• EXERCISE DESCRIPTION: Set down every record below exactly as it stands, minus the pictures.

• MATERIAL FOR THE TASK:

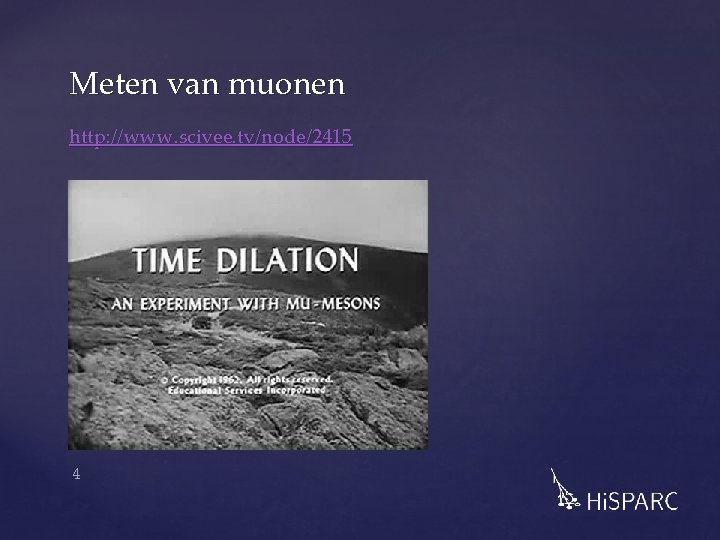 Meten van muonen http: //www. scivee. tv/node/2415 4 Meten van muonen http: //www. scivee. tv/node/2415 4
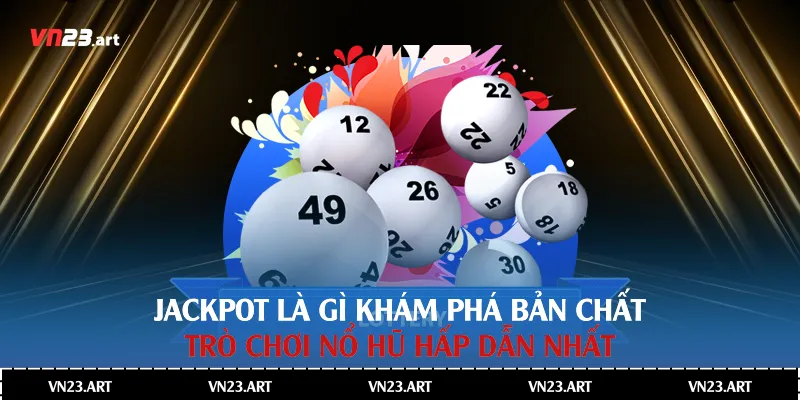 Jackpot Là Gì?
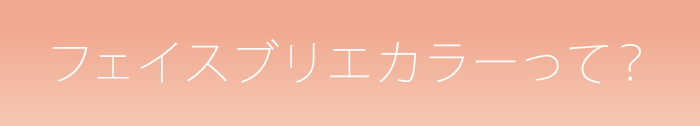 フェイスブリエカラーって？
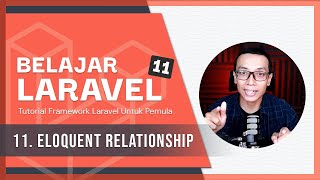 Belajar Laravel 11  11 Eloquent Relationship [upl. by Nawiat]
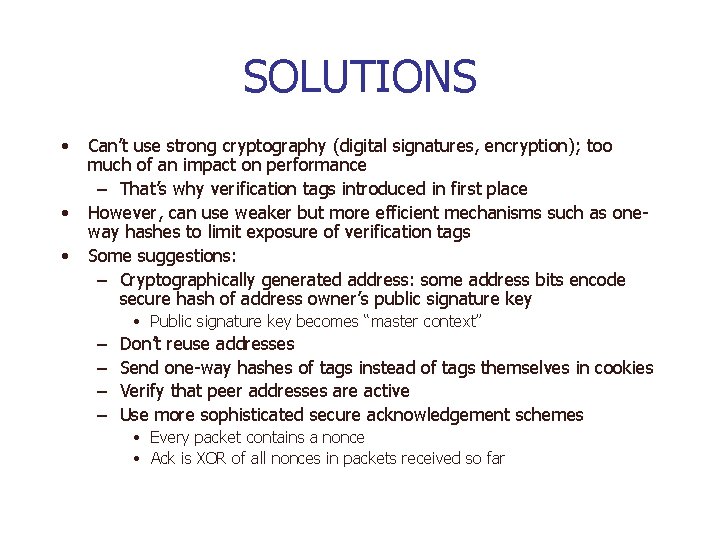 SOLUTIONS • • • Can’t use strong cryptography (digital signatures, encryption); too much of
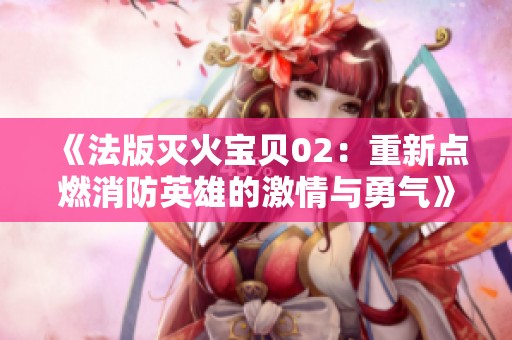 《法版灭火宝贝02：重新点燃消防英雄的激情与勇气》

• OUTPUT FOR THIS EXERCISE:
 Meten van muonen http: //www. scivee. tv/node/2415 4 Meten van muonen http: //www. scivee. tv/node/2415 4
 Jackpot Là Gì?
 フェイスブリエカラーって？
 Belajar Laravel 11  11 Eloquent Relationship [upl. by Nawiat]
 SOLUTIONS • • • Can’t use strong cryptography (digital signatures, encryption); too much of
 《法版灭火宝贝02：重新点燃消防英雄的激情与勇气》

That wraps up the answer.